= Task to carry out =
Whenever a line in the entries below contains the string "Wellington", copy that line.

** Opening Dataset excerpts block **

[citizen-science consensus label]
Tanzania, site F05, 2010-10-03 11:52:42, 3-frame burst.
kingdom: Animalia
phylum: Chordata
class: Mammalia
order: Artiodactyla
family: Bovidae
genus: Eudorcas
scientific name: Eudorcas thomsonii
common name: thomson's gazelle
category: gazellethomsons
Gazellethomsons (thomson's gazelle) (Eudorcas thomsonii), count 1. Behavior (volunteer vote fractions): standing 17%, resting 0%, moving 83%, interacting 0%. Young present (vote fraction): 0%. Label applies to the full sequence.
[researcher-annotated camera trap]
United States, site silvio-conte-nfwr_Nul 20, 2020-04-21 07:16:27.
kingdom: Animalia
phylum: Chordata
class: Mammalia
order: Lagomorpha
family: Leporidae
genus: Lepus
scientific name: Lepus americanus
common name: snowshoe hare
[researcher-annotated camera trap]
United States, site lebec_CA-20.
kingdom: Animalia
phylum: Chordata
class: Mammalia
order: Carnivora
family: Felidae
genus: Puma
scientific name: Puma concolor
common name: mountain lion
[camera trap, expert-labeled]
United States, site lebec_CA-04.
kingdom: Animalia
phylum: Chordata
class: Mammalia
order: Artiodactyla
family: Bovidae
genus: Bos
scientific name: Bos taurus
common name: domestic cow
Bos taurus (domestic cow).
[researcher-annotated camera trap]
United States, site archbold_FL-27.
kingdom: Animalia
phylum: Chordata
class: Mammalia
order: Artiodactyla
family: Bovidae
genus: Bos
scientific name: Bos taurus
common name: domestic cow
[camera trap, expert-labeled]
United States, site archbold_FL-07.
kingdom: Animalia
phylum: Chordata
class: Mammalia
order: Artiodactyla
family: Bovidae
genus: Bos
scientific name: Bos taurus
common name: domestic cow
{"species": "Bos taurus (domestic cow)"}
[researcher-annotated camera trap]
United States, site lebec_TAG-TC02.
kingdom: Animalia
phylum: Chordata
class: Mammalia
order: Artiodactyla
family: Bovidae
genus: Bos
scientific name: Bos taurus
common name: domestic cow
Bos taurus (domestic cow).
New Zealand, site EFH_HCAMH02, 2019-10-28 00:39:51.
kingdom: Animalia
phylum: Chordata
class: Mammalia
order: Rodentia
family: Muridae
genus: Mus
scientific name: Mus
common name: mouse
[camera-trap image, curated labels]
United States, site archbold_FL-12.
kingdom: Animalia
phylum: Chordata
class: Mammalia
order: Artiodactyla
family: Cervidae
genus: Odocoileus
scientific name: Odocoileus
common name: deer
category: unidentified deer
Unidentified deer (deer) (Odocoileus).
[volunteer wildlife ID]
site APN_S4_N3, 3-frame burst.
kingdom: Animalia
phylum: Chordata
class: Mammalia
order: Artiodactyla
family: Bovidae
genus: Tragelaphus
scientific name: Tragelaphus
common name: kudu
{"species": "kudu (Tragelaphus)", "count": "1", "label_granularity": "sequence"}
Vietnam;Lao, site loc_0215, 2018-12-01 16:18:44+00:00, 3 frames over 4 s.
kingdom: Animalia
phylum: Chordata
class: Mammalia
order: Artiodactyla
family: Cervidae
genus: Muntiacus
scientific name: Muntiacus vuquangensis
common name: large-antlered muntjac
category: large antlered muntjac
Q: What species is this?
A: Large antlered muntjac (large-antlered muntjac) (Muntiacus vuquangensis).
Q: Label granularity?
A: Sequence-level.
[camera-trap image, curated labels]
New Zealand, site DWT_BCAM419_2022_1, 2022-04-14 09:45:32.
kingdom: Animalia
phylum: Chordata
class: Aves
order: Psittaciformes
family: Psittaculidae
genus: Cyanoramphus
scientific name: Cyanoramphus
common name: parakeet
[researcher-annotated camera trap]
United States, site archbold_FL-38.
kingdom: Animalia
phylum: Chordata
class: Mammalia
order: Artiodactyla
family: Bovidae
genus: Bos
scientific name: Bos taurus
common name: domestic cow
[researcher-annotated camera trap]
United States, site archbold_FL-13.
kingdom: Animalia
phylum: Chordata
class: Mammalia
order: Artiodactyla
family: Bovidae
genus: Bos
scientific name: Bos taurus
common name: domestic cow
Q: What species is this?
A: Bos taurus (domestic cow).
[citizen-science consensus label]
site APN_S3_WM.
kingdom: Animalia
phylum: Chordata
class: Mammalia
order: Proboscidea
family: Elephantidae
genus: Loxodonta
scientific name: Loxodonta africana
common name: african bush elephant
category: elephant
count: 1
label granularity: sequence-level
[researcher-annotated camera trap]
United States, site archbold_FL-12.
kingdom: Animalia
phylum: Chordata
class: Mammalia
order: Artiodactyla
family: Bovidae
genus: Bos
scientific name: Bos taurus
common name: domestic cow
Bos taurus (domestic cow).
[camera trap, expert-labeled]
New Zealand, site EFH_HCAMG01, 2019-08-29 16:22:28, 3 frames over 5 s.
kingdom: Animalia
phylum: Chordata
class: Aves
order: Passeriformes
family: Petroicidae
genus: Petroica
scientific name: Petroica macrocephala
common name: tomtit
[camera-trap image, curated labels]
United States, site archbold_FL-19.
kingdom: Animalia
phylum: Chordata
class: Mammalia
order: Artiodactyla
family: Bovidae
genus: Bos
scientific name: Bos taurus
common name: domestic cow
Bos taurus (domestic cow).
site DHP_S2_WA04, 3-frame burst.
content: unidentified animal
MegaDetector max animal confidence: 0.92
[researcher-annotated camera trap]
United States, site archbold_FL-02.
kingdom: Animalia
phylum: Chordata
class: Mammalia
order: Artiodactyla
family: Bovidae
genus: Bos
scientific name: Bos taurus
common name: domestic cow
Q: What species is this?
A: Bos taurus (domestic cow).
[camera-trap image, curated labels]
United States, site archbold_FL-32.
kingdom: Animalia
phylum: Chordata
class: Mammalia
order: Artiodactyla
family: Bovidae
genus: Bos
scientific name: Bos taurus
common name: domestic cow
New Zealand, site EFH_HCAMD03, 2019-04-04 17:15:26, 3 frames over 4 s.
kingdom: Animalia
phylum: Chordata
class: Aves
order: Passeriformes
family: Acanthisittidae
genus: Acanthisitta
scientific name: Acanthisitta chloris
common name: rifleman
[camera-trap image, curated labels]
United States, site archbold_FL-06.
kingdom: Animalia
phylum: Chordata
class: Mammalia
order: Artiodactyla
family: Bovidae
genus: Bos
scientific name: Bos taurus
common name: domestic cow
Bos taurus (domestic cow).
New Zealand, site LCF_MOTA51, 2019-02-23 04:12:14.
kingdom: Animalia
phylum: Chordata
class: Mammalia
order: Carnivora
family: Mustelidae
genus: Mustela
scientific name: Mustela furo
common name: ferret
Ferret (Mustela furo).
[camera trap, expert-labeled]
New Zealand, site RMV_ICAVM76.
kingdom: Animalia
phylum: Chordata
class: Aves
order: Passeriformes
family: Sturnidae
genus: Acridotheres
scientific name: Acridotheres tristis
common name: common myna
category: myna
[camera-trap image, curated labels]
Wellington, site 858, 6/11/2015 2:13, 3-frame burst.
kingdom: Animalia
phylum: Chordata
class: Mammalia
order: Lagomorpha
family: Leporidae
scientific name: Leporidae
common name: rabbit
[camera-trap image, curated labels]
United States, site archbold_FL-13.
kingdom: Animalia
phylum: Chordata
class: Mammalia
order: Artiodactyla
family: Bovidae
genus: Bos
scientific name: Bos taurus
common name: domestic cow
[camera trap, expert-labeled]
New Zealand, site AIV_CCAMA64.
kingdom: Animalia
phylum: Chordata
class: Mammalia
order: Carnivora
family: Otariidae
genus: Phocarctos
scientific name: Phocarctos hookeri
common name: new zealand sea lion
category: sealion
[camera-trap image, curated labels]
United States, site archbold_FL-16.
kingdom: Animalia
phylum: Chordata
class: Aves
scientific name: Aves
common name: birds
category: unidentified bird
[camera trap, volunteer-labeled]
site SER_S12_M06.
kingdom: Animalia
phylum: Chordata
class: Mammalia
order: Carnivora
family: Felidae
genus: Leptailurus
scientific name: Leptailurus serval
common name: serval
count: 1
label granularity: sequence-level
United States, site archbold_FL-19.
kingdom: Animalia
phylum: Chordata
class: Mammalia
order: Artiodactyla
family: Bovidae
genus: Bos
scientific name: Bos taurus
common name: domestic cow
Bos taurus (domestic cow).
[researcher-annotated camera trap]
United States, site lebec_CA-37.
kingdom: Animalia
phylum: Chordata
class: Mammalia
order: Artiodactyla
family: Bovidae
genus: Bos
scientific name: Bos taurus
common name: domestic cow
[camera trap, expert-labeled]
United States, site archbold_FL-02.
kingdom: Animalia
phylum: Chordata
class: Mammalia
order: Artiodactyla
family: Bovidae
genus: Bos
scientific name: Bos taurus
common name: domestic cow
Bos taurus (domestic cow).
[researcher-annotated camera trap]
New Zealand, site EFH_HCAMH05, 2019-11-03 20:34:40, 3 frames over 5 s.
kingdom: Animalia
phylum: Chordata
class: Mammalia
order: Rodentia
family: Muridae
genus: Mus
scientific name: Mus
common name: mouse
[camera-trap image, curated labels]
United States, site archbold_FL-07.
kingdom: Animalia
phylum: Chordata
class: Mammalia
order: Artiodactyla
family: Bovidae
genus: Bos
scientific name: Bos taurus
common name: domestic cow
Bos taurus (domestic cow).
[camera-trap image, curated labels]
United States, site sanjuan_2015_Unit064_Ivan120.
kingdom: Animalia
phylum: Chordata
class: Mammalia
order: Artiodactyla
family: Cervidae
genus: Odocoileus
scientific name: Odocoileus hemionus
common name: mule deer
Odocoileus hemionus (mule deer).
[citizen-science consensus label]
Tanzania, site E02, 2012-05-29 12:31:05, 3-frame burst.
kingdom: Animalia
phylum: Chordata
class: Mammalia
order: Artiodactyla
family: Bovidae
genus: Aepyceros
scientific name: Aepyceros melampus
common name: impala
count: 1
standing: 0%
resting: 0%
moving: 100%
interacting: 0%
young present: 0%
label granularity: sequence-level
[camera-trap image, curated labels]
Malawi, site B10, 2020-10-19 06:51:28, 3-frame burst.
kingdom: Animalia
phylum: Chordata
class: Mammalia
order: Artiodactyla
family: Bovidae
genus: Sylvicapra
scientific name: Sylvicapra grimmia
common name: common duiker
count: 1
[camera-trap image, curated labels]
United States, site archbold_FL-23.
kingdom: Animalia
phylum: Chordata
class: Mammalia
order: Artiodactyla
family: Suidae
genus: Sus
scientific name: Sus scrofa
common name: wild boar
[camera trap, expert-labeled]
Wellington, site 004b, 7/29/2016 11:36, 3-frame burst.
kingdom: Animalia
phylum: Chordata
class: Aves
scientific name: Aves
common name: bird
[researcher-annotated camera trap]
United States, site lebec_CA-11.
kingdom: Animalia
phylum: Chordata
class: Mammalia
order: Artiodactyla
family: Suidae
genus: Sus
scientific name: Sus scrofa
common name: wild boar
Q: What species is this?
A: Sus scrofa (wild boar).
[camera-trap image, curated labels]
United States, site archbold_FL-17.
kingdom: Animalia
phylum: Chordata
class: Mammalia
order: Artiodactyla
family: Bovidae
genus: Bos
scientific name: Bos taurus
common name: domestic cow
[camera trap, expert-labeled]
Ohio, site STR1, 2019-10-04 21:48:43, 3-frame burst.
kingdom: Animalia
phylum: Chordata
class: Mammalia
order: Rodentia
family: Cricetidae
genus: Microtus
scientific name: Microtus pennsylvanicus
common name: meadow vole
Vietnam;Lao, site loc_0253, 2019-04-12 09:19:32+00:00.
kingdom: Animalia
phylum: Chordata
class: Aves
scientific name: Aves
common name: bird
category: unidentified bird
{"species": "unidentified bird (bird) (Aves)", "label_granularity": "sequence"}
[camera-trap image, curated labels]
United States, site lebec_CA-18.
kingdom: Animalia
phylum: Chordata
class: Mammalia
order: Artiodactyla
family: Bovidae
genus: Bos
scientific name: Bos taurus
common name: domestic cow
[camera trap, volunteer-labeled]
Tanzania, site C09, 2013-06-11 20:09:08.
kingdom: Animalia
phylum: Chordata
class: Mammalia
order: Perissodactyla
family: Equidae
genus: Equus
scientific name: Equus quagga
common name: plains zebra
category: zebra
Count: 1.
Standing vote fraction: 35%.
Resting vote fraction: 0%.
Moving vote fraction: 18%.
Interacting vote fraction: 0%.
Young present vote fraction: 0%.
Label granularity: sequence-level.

** Closing Dataset excerpts block **

= Response to this task =
Wellington, site 858, 6/11/2015 2:13, 3-frame burst.
Wellington, site 004b, 7/29/2016 11:36, 3-frame burst.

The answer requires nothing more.